▸ **WORK TASK 1**: Which emotionally charged words does the abstract on AI chat generators and test security list as examples used in framing questions?
▸ **WORK TASK 2**: Pick up the abstract on AI chat generators and test security after its last sentence and carry it forward.

INS NYC 2024 Program

Poster

Poster Session 04 Program Schedule

02/15/2024
12:00 pm - 01:15 pm
Room: Majestic Complex (Posters 61-120)

Poster Session 04: Neuroimaging | Neurostimulation/Neuromodulation | Teleneuropsychology/Technology


Final Abstract #67

AI Chat Generators: Is There a Threat to Test Security?

Shannon Lavigne, UT Health San Antonio, San Antonio, United States
Jeremy Davis, UT Health San Antonio, San Antonio, United States

Category: Forensic Neuropsychology/Malingering/Noncredible Presentations

Keyword 1: performance validity
Keyword 2: technology

Objective:

With technological advancements, our field has faced numerous challenges and threats related to test security. Recently, we shifted to a telehealth model in light of the COVID-19 pandemic, and this contributed to AACN opining a statement regarding the importance of neuropsychological and psychological test security and specific recommendations (Boone et al., 2022). Technology continues to advance and there has been a surge of artificial intelligence (AI) chat generators that are readily available to the public. This study sought to determine what information could be gleaned from AI chat generators regarding neuropsychological assessment and specifically about performance validity tests (PVTs) that could potentially threaten the utility of PVTs.

Participants and Methods:

Two AI chat generators (ChatGPT and Google’s Bard) were asked similar questions related to neuropsychological assessments and PVTs. Two different approaches were used when framing questions. One attempted to gather information about neuropsychological evaluations broadly (e.g., what to expect from a disability neuropsychology evaluation). The second utilized emotionally charged words (e.g., fake, fool, trick, lie, cheat) and asked how one should perform on the neuropsychological assessment. The wording for the initial questions was the same. Follow-up questions were similar in content, though used the verbiage that was produced by the AI generator in its initial response. The themes of these follow-up questions included asking about effort and requesting more information about the tests the answers had described. Examples of follow-up questions include: “how do they know I’m trying my best”, “what are good scores on these tests”, “tell me about WMT [Word Memory Test]”, amongst others. The same line of questioning was used for both AI chat generators.

▸ **GIVEN INFORMATION**:
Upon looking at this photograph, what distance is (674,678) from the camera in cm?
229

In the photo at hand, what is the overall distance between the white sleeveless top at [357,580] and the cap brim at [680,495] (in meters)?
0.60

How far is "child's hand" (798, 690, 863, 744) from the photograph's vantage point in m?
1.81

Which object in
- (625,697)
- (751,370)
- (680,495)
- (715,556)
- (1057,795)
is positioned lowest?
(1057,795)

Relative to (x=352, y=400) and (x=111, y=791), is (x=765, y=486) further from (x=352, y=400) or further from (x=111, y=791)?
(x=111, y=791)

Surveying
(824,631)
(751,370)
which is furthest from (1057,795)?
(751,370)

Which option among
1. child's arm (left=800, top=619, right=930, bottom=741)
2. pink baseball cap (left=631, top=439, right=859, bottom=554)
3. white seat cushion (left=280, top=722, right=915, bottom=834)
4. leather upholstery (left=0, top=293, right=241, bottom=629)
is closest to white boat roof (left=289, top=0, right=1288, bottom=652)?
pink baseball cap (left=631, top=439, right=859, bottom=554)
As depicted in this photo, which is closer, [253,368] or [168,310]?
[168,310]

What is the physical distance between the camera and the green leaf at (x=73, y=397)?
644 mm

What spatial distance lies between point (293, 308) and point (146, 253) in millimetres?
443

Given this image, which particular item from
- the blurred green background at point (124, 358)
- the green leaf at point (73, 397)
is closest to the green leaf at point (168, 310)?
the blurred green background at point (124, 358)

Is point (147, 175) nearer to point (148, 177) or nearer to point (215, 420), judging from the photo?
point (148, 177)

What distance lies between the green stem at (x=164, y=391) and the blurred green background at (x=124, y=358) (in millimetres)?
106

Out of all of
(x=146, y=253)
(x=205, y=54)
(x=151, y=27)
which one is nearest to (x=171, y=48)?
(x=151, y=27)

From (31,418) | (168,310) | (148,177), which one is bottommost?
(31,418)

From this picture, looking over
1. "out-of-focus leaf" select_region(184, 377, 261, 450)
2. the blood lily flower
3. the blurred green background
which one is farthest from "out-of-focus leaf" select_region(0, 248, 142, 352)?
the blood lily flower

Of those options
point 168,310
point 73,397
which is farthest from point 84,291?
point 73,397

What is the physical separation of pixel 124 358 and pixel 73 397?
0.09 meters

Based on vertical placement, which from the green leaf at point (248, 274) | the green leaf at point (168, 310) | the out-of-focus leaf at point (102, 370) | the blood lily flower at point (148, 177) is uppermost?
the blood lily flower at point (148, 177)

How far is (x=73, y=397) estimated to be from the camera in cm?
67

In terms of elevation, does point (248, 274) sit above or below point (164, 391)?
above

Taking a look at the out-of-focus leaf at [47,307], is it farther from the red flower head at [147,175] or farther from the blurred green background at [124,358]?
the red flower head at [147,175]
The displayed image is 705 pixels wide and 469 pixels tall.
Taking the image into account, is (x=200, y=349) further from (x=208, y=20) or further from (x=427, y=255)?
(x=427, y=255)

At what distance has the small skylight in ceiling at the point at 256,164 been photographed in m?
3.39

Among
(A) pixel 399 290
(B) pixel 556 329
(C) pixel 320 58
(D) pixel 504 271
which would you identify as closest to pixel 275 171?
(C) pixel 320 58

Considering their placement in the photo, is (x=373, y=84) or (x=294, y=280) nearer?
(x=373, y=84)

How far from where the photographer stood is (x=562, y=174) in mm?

▸ **TASK RESPONSE 1**: fake, fool, trick, lie, cheat

▸ **TASK RESPONSE 2**:
Results:

ChatGPT produced more accurate and thorough responses than Bard. When asked broad questions and following up based on the generated responses, answers included specific test names (both standalone and embedded PVTs), test format, description of administration, and scoring (although largely nonspecific and inaccurate). When asked questions utilizing emotionally valanced words, generated answers focused on the unethical nature of that approach to neuropsychological testing and discouraged any attempts to “malinger.”

Conclusions:

Currently, AI chat generators offer a mixture of accurate and inaccurate information regarding neuropsychological testing and performance validity measures. The language that is used to ask questions is important in guiding what information is given by the generator. As technology and AI chat generators continue to advance and undergo updates, it will be important that our field determine how we want to approach this potential resource and determine ways to mitigate any test security risk.